◆ WORK TO COMPLETE: Below are entries; output exactly the lines from the one with "Ignite the Heart" to the one with "Ghosts of Southwestern", both included, and nothing else.

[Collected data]

----------------

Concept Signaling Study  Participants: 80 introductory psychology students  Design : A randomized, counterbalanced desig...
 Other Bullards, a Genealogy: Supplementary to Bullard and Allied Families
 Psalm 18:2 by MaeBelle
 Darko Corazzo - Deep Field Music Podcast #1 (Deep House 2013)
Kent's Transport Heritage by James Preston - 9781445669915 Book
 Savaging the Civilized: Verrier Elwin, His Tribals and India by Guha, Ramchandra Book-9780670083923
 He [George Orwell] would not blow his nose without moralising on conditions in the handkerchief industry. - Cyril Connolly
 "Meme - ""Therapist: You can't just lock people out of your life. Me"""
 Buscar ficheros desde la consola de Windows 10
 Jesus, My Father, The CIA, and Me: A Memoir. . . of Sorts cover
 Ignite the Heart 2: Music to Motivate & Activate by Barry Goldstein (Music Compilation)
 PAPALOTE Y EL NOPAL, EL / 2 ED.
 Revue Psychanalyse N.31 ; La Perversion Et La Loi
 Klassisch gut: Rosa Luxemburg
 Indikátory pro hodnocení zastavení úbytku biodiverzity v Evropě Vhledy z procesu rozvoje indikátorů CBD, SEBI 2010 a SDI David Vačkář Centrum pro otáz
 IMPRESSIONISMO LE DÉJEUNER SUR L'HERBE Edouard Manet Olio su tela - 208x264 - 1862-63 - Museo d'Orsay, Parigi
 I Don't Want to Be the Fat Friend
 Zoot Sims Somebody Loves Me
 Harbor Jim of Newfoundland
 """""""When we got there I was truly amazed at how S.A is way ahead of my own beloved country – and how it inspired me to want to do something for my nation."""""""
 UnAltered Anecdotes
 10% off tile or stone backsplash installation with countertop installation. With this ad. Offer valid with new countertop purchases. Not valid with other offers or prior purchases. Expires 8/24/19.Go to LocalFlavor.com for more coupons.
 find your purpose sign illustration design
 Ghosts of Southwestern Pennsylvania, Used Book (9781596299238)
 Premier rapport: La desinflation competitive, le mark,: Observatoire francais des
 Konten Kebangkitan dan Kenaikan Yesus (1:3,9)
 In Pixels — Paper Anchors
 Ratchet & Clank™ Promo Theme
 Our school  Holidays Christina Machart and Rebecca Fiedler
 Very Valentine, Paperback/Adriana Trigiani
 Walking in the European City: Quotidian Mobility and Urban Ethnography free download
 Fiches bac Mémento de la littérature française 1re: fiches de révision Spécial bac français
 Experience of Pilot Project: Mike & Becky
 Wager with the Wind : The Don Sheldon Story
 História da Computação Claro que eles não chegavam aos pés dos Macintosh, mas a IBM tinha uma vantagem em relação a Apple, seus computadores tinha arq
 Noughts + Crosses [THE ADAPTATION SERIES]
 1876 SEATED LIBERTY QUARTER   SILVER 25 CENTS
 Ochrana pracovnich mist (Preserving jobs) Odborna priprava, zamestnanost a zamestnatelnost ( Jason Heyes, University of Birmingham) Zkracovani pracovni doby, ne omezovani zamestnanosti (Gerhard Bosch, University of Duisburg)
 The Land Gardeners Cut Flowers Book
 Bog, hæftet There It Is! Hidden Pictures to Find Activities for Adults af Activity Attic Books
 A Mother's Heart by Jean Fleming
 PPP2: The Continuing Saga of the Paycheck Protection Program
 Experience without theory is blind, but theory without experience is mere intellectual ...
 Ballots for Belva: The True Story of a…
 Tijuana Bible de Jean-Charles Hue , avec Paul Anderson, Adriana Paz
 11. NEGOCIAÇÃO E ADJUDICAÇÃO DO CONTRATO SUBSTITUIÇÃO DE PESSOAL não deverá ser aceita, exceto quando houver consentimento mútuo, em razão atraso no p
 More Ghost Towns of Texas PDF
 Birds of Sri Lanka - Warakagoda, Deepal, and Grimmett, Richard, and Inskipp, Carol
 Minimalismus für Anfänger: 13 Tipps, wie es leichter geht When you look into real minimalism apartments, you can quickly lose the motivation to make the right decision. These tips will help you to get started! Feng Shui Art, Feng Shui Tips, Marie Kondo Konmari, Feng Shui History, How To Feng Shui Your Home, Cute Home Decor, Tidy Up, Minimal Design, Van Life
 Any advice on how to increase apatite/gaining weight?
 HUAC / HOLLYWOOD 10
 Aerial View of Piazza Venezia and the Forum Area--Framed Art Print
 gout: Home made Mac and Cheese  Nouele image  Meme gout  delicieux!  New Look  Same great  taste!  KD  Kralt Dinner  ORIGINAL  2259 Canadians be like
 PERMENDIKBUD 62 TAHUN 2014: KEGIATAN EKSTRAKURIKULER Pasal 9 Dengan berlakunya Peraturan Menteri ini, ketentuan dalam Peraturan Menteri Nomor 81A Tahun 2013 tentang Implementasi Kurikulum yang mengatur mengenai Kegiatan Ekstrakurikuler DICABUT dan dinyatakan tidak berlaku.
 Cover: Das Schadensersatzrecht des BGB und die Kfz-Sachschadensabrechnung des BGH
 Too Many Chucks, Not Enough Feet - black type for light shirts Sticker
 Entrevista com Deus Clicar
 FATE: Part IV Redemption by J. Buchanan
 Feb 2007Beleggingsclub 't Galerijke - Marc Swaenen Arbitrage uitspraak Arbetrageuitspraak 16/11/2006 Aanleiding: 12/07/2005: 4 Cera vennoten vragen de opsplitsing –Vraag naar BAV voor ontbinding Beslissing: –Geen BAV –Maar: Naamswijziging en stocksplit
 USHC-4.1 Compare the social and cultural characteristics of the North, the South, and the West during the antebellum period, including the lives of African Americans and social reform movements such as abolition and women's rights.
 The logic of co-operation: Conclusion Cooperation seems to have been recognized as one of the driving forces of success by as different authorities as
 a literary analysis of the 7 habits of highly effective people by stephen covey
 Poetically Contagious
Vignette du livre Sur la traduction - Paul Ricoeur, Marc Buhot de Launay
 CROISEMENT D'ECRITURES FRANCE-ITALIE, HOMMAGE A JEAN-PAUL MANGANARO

----------------

◆ TASK OUTPUT:
 Ignite the Heart 2: Music to Motivate & Activate by Barry Goldstein (Music Compilation)
 PAPALOTE Y EL NOPAL, EL / 2 ED.
 Revue Psychanalyse N.31 ; La Perversion Et La Loi
 Klassisch gut: Rosa Luxemburg
 Indikátory pro hodnocení zastavení úbytku biodiverzity v Evropě Vhledy z procesu rozvoje indikátorů CBD, SEBI 2010 a SDI David Vačkář Centrum pro otáz
 IMPRESSIONISMO LE DÉJEUNER SUR L'HERBE Edouard Manet Olio su tela - 208x264 - 1862-63 - Museo d'Orsay, Parigi
 I Don't Want to Be the Fat Friend
 Zoot Sims Somebody Loves Me
 Harbor Jim of Newfoundland
 """""""When we got there I was truly amazed at how S.A is way ahead of my own beloved country – and how it inspired me to want to do something for my nation."""""""
 UnAltered Anecdotes
 10% off tile or stone backsplash installation with countertop installation. With this ad. Offer valid with new countertop purchases. Not valid with other offers or prior purchases. Expires 8/24/19.Go to LocalFlavor.com for more coupons.
 find your purpose sign illustration design
 Ghosts of Southwestern Pennsylvania, Used Book (9781596299238)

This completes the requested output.